Ton style est très beau, toujours en accord avec le ton de l'histoire, et l'histoire elle-même reste intrigante et pleine de surprises ! J'ai hâte de pouvoir lire la suite !^^
AU FIL DE LA LECTURE
Il se sent enfermé, comme les figurines des boîtes à musique.
Une boîte à musique qui ne s’ouvrira que le temps d’envoyer un intrus.
Chante, intrus, chante !
>> Ce genre de passages, je trouve ça vraiment beau, c'est poignant, ton narrateur s'exprime dans une liberté qui nous ouvre les yeux. Je ne sais pas comment l'expliquer, mais c'est si spontané qu'on le ressent dix fois plus !

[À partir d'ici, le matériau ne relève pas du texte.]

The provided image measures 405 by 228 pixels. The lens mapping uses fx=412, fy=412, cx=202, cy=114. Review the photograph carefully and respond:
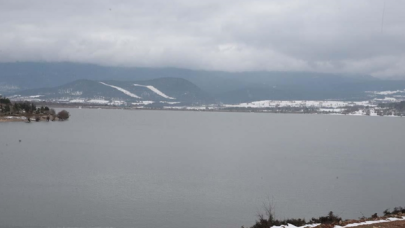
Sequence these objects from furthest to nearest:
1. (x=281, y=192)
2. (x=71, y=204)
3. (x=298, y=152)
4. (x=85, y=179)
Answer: (x=298, y=152)
(x=85, y=179)
(x=281, y=192)
(x=71, y=204)

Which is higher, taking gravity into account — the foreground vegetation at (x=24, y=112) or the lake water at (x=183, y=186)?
the foreground vegetation at (x=24, y=112)

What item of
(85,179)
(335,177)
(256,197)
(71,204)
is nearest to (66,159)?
(85,179)

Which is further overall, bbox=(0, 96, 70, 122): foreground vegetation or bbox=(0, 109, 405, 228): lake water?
bbox=(0, 96, 70, 122): foreground vegetation

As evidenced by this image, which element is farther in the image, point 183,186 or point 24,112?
point 24,112

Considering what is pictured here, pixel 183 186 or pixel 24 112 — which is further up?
pixel 24 112

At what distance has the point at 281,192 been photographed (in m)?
30.9

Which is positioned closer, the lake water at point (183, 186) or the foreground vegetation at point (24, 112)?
the lake water at point (183, 186)

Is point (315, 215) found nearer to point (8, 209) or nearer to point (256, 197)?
point (256, 197)

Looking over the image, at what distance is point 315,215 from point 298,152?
110 feet

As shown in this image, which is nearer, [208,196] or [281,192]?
[208,196]

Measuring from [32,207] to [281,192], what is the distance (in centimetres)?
1724

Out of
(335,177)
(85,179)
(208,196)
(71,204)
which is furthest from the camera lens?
(335,177)

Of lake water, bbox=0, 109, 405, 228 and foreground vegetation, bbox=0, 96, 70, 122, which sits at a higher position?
foreground vegetation, bbox=0, 96, 70, 122

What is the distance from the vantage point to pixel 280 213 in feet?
82.8
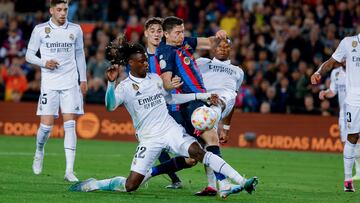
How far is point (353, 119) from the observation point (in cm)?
1470

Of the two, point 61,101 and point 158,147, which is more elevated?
point 61,101

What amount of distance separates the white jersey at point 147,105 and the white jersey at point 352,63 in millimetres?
3477

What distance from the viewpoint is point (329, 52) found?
2695 cm

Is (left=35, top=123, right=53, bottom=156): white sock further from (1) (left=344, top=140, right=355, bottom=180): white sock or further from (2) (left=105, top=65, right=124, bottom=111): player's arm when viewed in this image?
(1) (left=344, top=140, right=355, bottom=180): white sock

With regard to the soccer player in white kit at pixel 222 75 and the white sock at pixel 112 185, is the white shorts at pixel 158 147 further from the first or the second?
the soccer player in white kit at pixel 222 75

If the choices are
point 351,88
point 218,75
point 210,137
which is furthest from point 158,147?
point 351,88

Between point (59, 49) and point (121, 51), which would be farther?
point (59, 49)

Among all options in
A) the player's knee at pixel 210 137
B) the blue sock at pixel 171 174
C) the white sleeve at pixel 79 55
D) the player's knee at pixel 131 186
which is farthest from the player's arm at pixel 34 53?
the player's knee at pixel 131 186

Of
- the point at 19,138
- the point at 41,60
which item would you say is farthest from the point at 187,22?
the point at 41,60

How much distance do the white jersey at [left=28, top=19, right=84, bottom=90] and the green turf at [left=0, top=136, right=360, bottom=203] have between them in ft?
4.91

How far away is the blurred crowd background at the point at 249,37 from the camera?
26.6 m

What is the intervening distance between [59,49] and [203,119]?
4.05m

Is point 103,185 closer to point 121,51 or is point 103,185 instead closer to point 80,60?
point 121,51

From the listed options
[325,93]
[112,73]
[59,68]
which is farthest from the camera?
[325,93]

A travers son voile de myopie
>> Héhé, très bien formulé, étant myope moi-même l'image me parle beaucoup...
Une petite ouverture apparaît dans la paroi de molécules. L’intrus n’aura aucun mal à passer à travers.
L’intrus part.
Le dragon vomit, pleure la magie.
Et il tombe.
Il tombe.
Tout en bas.
Tout en bas.
Tout en bas, jusqu’à disparaître.
Au suivant.
>> J'aime trop ! Et le “Au suivant.” en bas est très bien placé^^
Il pleut, il pleut des dragons, ha ha ha !
>> Haha, j'adore :))
Pendant des heures, la boîte à musique s'amuse à tuer
>> J'aime beaucoup la reprise de l'image du début^^ C'est en même temps amusant, et en même temps très lourd de sens...
Sauf qu’au bout d’un moment, May’ké n’est plus du tout invincible, il arrive à peine à tenir debout.
>> Aaah c'est horrible ! May'ké souffre... Sniff...
>> C'est vraiment horrible à lire, ce passage. Dans le bon sens du terme, hein. C'est super. Mais c'est horrible.
Mais May’ké, c’est May’ké.
Il est l’être le plus méprisable du monde, c’est vrai, mais il n’abandonne jamais.
Jamais, jamais, jamais.
Le Perce-Magie n'abandonne jamais.
>> J'adore ce passage, et toute la suite ! Mais comme avant, je ne peux pas m'empêcher d'avoir de la peine pour May'ké... (pauvre petit May'kinou, dirait la fillette)
Le dragon détruit la bulle à présent affaiblie et croque le Perce-Magie
>> O_o
>> Haha plus sérieusement, j'adore l'usage du verbe croquer. Mais c'est horrible. Comme toute la scène. Je sais, je me répète.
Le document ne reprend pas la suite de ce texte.